Rats have two sets of whiskers that they use for tactile discrimination. The better studied of these are the long macrovibrissae, which project to the barrel cortex. These whiskers actively sweep the environment to discern object shape, distance, and texture. Unlike macrovibrissae, the short microvibrissae present around the nose and mouth are not arranged in a neat grid, and they are relatively stationary—although they brush across surfaces when rats sweep their heads. Previous studies demonstrated that microvibrissae are used to discriminate the shapes of food items. Kuruppath et al. now provide evidence that microvibrissae can also be used to discriminate textures. The authors obtained multiunit recordings from areas of somatosensory cortex that represent the frontobuccal whisker pad while they stimulated rats' microvibrissae with different grades of sandpaper.

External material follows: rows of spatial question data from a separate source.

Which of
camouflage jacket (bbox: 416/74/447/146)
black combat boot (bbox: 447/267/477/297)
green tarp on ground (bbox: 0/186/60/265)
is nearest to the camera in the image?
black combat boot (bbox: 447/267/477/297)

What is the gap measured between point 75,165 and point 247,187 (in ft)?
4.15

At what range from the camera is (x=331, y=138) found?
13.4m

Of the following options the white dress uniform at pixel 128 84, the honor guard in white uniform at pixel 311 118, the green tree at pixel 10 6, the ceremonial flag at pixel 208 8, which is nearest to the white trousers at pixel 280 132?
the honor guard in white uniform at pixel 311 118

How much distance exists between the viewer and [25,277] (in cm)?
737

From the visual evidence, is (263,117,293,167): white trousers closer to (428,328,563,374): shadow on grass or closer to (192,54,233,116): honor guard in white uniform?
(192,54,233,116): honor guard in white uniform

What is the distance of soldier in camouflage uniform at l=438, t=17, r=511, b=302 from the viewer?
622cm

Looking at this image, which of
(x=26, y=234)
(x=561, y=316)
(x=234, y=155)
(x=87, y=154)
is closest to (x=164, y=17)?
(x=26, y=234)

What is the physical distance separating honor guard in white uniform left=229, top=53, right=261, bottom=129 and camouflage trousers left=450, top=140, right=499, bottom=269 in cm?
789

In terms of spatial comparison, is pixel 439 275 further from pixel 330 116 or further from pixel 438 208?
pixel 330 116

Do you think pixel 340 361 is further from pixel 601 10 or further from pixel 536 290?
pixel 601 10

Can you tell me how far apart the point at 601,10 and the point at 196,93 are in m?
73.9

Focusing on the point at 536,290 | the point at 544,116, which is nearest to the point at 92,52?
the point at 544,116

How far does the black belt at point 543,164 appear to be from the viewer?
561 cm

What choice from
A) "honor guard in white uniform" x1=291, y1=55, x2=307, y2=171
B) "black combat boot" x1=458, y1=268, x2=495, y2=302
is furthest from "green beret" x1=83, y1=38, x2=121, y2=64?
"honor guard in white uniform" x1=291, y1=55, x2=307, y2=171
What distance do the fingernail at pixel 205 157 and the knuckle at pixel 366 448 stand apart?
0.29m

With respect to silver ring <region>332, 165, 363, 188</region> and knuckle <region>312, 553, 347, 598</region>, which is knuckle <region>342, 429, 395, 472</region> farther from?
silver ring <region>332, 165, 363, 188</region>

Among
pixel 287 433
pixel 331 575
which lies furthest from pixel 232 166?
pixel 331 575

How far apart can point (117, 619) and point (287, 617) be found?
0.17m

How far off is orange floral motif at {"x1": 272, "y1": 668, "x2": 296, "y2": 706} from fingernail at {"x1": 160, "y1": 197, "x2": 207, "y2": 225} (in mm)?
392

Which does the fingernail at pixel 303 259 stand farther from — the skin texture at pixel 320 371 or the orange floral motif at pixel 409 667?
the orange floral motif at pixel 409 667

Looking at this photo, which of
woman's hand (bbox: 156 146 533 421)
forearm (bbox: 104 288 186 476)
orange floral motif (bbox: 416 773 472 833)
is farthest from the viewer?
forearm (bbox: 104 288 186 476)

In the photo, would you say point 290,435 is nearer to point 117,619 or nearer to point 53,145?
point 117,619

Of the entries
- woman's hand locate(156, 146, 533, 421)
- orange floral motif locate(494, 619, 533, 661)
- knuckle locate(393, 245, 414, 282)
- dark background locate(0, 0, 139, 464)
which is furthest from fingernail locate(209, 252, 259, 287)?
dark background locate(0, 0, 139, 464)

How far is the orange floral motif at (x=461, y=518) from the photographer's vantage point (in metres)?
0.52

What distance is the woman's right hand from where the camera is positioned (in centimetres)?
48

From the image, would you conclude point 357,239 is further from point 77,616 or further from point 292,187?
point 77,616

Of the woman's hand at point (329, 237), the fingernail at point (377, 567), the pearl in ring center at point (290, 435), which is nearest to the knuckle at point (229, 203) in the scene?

They found that the firing rates of individual neurons increased along with the paper coarseness to an extent that could support texture discriminations.

Neurobiology of Disease

NMDA Receptor Levels Are Reduced in Down's Syndrome Model

Gurjinder Kaur, Ajay Sharma, Wenjin Xu, Scott Gerum, Melissa J. Alldred, et al.

(see pages 5099–5106)

Down's syndrome (DS) is caused by the presence of an extra copy of chromosome 21. DS phenotypes are thought to result from increased dosage and consequent overexpression of genes and noncoding RNAs present on this chromosome, as well as from epigenetic alterations. These changes have downstream effects on the expression and activity of proteins encoded on other chromosomes. The molecular bases for abnormal brain development and cognitive deficits in DS can be studied in mice in which parts of chromosome 16—which contains many of the same genes as human chromosome 21—are duplicated. Such mice have reduced hippocampal volume, abnormal dendritic spines, altered synaptic plasticity, and learning deficits. Several studies have suggested that an imbalance of inhibitory and excitatory neurotransmission underlies cognitive deficits in these mice. Kaur et al. complement these studies by showing that the Ts2 mouse model of DS has deficits in both learned and innate hippocampus-dependent tasks, along with reductions in hippocampal glutamate levels, NMDA receptor expression, and LTP.